### Items
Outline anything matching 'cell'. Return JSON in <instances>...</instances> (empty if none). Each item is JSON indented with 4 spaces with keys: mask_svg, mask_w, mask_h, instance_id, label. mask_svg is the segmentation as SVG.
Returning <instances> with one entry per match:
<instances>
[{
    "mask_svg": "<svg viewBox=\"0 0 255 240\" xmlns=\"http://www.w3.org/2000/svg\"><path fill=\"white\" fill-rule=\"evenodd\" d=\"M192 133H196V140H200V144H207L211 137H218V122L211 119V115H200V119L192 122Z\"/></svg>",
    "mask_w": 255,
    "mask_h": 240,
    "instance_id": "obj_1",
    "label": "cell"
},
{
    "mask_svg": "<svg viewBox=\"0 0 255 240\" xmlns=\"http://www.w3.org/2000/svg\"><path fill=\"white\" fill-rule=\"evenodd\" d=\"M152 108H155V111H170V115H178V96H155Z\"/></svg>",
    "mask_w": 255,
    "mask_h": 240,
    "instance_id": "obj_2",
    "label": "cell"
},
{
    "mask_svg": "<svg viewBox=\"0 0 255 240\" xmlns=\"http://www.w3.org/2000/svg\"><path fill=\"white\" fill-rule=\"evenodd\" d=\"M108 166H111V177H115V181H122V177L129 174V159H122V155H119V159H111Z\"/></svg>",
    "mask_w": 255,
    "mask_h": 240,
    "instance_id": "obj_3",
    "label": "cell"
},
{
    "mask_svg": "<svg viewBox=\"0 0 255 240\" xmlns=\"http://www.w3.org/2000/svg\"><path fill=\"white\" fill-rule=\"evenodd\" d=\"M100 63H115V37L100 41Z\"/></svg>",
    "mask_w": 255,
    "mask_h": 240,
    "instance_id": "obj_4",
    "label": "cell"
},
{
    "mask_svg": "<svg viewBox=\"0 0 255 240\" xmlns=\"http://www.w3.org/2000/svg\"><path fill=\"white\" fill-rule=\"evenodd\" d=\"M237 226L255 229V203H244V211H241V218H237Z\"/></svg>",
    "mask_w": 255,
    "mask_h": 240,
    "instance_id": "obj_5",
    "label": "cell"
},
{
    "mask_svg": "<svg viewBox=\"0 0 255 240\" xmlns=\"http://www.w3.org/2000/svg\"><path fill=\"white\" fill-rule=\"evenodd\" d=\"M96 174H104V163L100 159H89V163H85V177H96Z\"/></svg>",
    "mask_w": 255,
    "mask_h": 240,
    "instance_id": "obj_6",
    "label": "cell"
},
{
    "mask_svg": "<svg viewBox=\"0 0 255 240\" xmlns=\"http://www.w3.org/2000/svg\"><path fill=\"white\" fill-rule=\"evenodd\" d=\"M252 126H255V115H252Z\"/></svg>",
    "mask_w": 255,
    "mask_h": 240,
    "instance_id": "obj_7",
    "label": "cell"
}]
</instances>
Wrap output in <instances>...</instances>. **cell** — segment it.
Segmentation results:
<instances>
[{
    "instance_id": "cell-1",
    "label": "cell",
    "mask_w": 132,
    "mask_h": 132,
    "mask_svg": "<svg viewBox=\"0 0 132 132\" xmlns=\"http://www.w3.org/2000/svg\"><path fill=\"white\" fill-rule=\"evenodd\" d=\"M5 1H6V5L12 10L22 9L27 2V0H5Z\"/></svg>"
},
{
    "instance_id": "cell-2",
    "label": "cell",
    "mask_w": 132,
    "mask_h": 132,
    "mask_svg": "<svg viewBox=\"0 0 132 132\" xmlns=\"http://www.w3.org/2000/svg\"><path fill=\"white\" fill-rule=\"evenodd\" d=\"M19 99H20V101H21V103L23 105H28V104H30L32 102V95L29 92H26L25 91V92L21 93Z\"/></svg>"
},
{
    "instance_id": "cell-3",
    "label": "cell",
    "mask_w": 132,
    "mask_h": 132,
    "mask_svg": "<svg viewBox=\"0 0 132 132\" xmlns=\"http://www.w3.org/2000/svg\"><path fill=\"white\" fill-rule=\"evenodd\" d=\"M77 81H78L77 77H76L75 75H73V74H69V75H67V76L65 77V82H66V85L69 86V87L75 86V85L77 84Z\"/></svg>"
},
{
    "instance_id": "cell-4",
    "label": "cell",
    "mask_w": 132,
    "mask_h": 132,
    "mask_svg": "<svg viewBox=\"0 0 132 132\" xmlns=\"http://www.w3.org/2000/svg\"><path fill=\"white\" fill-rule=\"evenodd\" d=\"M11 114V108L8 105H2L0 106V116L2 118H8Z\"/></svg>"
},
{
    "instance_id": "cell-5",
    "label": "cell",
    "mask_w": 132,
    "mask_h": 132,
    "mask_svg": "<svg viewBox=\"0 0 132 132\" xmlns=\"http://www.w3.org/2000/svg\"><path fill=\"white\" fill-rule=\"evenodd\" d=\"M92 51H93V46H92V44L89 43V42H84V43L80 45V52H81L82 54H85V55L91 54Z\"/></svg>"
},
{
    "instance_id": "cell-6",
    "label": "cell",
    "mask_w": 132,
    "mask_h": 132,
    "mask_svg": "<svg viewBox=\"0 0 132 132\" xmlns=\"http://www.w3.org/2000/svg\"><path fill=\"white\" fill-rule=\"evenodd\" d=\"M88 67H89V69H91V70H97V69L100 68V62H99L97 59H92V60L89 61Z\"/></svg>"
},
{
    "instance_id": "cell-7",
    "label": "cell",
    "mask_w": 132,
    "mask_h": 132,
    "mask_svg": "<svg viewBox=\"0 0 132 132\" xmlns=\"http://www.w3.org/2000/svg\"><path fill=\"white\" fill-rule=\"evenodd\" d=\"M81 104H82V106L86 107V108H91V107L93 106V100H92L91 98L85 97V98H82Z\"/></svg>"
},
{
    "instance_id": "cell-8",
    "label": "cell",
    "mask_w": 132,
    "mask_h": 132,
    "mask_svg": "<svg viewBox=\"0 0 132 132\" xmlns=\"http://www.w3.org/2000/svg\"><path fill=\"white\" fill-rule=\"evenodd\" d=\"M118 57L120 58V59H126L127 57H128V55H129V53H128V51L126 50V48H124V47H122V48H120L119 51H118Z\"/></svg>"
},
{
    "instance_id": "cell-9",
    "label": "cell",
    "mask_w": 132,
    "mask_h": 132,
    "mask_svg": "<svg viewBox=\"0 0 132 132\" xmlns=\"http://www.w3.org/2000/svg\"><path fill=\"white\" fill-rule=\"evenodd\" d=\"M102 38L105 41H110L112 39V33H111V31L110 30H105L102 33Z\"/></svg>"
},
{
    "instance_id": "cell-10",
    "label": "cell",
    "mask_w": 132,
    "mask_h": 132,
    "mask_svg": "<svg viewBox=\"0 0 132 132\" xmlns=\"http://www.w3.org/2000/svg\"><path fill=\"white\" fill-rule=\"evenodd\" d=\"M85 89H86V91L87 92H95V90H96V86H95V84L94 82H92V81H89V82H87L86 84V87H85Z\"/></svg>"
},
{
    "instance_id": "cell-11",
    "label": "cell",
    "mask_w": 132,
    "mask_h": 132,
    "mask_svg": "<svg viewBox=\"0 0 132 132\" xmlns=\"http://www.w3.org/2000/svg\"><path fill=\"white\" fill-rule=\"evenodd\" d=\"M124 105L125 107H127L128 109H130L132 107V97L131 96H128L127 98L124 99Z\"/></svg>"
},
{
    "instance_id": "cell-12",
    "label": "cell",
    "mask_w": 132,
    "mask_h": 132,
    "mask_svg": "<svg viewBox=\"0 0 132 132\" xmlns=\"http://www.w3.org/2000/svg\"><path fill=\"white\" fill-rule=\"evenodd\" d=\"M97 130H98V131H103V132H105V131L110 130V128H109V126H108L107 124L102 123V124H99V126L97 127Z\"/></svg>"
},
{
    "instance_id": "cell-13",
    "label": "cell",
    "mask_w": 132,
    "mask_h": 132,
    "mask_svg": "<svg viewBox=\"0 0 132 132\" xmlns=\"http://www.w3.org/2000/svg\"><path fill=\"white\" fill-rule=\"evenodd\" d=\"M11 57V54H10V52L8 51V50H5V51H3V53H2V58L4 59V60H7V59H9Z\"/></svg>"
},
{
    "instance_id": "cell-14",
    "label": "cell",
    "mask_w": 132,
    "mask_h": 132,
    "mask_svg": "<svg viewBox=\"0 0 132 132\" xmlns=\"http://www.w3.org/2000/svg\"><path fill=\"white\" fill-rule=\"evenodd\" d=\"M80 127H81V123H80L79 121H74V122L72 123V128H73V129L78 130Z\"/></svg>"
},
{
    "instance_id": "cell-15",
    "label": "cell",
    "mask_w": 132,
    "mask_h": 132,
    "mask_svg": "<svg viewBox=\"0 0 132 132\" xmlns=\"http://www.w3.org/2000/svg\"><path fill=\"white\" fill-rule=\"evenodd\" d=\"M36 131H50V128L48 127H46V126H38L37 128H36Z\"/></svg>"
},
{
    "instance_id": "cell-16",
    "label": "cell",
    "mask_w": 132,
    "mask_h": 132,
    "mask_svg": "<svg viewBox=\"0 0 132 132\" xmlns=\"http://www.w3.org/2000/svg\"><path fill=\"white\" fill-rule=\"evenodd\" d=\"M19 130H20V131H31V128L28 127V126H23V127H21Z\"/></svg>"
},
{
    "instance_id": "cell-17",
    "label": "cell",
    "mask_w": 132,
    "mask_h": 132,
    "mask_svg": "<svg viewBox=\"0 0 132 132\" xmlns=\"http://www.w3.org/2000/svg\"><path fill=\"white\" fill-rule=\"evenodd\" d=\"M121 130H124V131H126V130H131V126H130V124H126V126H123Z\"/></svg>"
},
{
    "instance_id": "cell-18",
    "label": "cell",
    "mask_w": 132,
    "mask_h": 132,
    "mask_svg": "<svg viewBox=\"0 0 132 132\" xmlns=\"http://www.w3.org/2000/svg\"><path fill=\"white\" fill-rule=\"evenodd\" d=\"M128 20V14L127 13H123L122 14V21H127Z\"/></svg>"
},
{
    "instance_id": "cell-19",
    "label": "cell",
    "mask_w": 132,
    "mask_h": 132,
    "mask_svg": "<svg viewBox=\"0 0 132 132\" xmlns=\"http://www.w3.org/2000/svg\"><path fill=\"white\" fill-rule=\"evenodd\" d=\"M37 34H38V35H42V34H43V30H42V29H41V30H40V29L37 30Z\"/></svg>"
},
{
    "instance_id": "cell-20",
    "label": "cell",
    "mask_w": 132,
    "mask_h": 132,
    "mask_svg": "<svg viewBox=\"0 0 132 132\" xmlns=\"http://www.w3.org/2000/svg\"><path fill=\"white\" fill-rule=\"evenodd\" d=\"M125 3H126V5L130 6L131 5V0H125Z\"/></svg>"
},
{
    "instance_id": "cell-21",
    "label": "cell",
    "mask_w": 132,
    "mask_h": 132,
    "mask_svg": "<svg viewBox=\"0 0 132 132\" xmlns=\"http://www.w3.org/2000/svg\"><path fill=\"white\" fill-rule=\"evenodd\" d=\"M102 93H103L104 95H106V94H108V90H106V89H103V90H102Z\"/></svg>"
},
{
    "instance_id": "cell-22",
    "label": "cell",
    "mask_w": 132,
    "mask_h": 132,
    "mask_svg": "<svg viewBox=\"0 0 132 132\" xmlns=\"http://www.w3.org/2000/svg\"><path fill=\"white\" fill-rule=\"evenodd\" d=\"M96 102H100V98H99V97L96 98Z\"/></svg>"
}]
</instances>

### Work required
Please copy, word for word, the stretch of lines from the very first one through the line containing "Returning <instances> with".

### Output for this task
Outline anything matching 'cell'. Return JSON in <instances>...</instances> (empty if none). Each item is JSON indented with 4 spaces with keys: mask_svg, mask_w, mask_h, instance_id, label. mask_svg is the segmentation as SVG.
Returning <instances> with one entry per match:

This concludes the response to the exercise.